_What you should do_
Each line below should be repeated exactly as written, with no pictures carried over.

_The data_
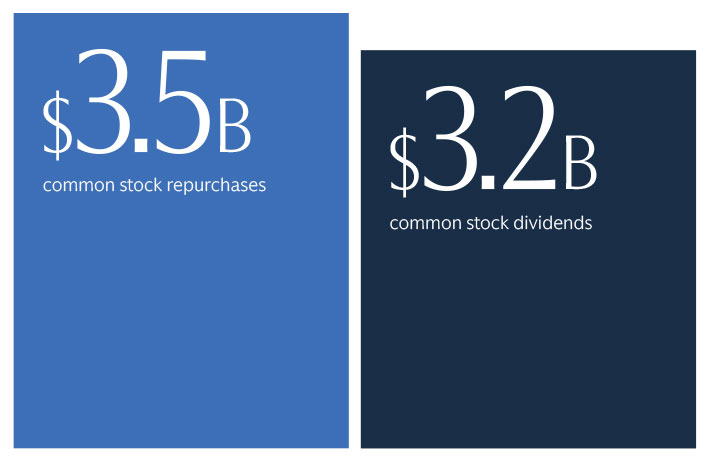 $3.5B
common stock repurchases

$3.2B
common stock dividends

_Response below_
 $3.5B
common stock repurchases

$3.2B
common stock dividends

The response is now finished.